Наиболее постоянным признаком у мальчиков с отсутствием полового созревания служит низкое содержание тестостерона и гонадотропинов в плазме. Среди таких больных необходимо отличать тех, у кого этот процесс задерживается, от тех, у кого имеется гипогонадотропный гипогонадизм (синдром Каллмана). Проявления гипогонадотропного гипогонадизма у мальчиков варьируют от евнухоидных черт и размеров яичек, свойственных препубертатному возрасту, до частичных симптомов недостаточности ЛГ и ФСГ. Нередко наблюдаются аносмия или гипосмия и крипторхизм. При гистологическом исследовании яичек обнаруживают недифференцированные клетки Лейдига и незрелый зародышевый эпителий, подобно тому, что имеет место в нормальных яичках у мальчиков препубертатного возраста. Это заболевание наследуется как сцепленный с Х-хромосомой рецессивный или аутосомный доминантный признак с вариабельной экспрессивностью. Содержание ФСГ и ЛГ в сыворотке, как правило, ниже нормы для мужчин, а уровень тестостерона в плазме не достигает возрастной нормы. Секреция других гипофизарных гормонов обычно не нарушается. Дефект затрагивает, по всей вероятности, синтез или секрецию ЛГРГ, и введение синтетического ЛГРГ в течение достаточного срока приводит к ликвидации эндокринных нарушений и началу сперматогенеза. Если лечения не проводят, половое созревание у таких больных не наступает неопределенно долго. В препубертатном возрасте это заболевание проявляется микрофаллосом, т. е. размер полового члена ниже пятой перцентили для данного возраста. Действительно, у 25% или более лиц препубертатного возраста, единственным нарушением у которых является микрофаллос, причиной его оказывается гипогонадотропный гипогонадизм. Отличать это состояние от задержки полового созревания особенно трудно у больных, возраст которых соответствует началу или середине этого периода. Диагноз можно установить по наличию микрофаллоса, аносмии или семейного анамнеза гипогонадотропного гипогонадизма. Если этих признаков нет, поставить точный диагноз можно лишь через несколько лет наблюдения за больным. В некоторых случаях близость наступления полового созревания помогает установить реакция ЛГ плазмы на стимуляцию ЛГРГ.
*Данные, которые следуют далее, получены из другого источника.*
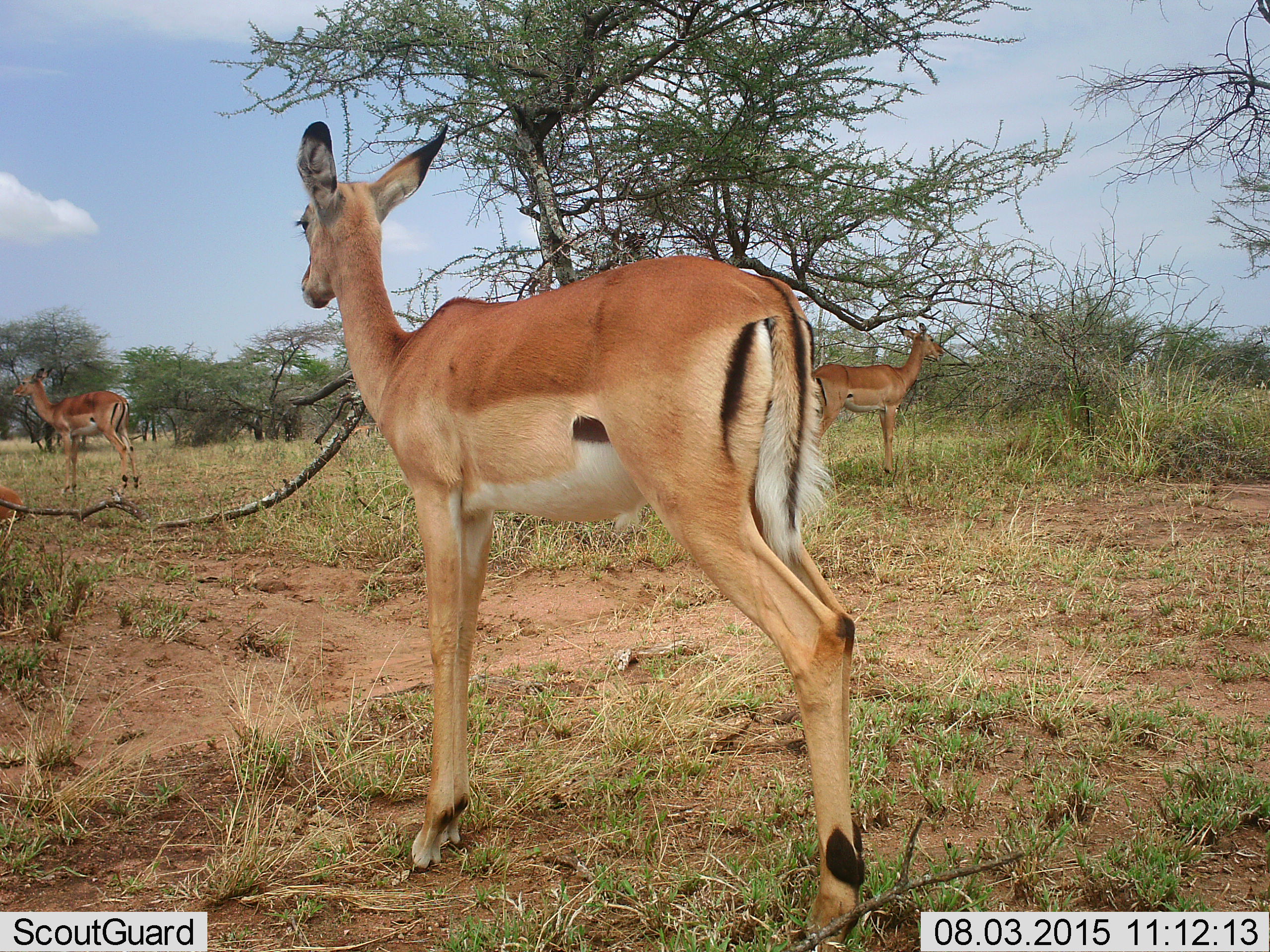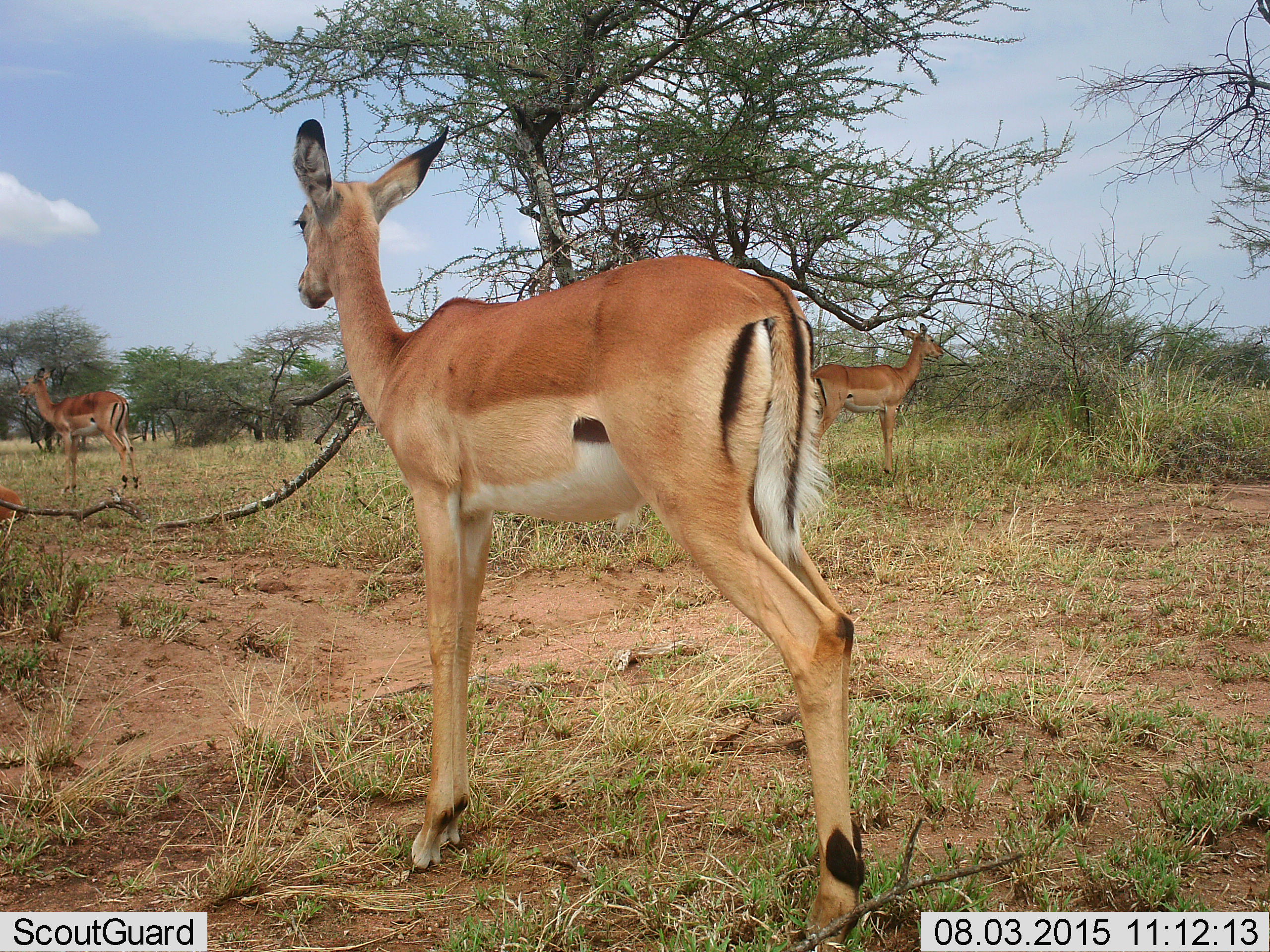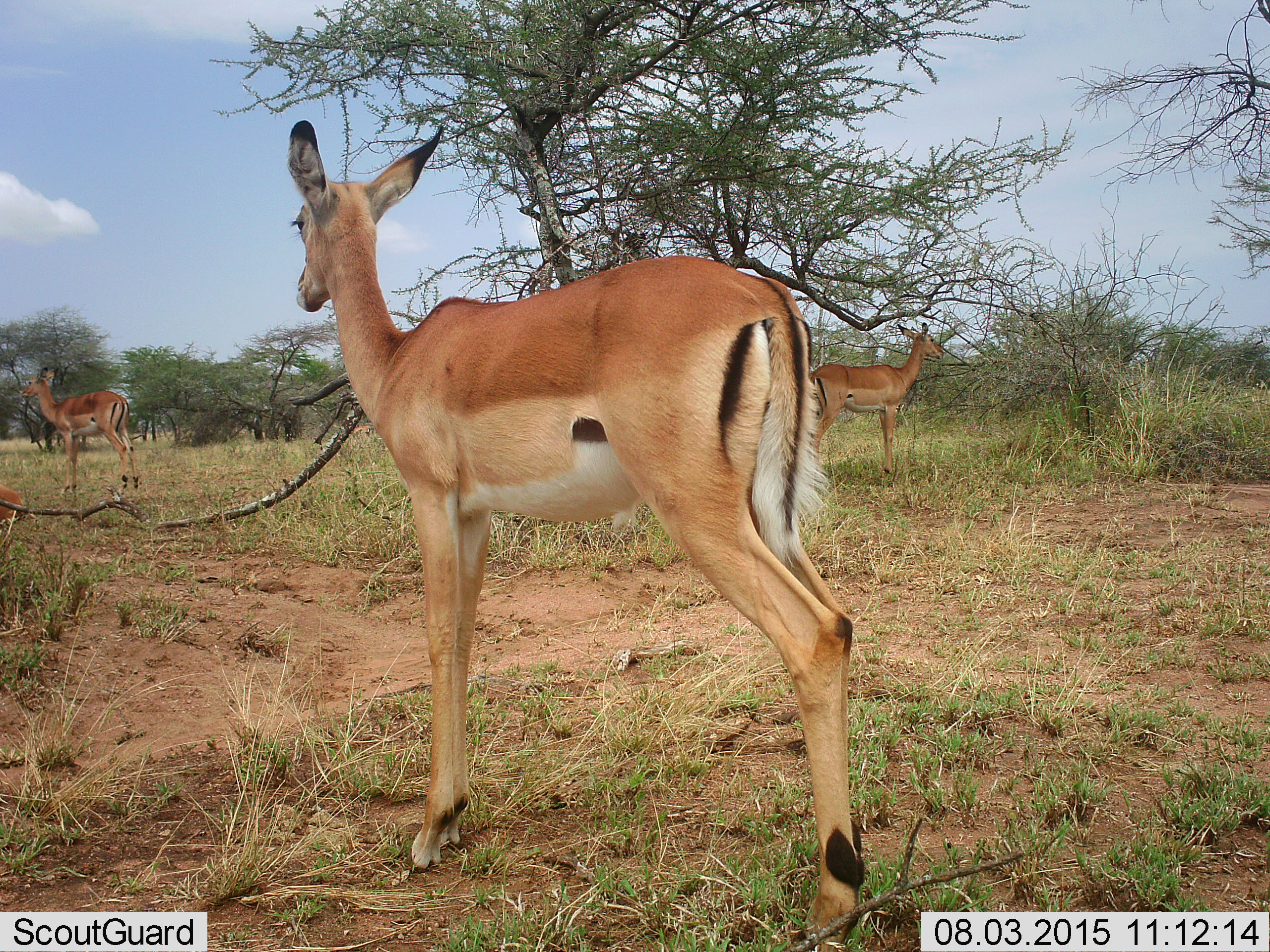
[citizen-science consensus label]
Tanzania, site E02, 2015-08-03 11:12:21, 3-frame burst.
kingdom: Animalia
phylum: Chordata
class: Mammalia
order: Artiodactyla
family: Bovidae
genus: Nanger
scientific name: Nanger granti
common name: grant's gazelle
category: gazellegrants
Gazellegrants (grant's gazelle) (Nanger granti), count 4. Behavior (volunteer vote fractions): standing 100%, resting 20%, moving 0%, interacting 0%. Young present (vote fraction): 10%. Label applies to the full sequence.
Менее тяжелой формой гипогонадотропного гипогонадизма является так называемый синдром фертильного евнуха при котором, несмотря на недостаточность выработки андрогенов, сперматогенез сохраняется. Содержание ФСГ в плазме находится в пределах нормальных колебаний для взрослых мужчин, но содержание тестостерона и ЛГ в плазме понижено. Однако введение таким больным ЛГРГ вызывает подъем в плазме не только уровня ФСГ, но и ЛГ. Это означает, что нарушение при этом синдроме, как и при синдроме Каллмана, затрагивает секрецию ЛГ. Редкой патологией является изолированная недостаточность ФСГ, при которой степень вирилизации и содержание тестостерона и ЛГ в плазме нормальны, а концентрация ФСГ постоянно понижена. При биопсии яичка у одного больного обнаружено, что созревание остановилось на стадии сперматид. В некоторых случаях уровень ФСГ возрастает при введении ЛГРГ.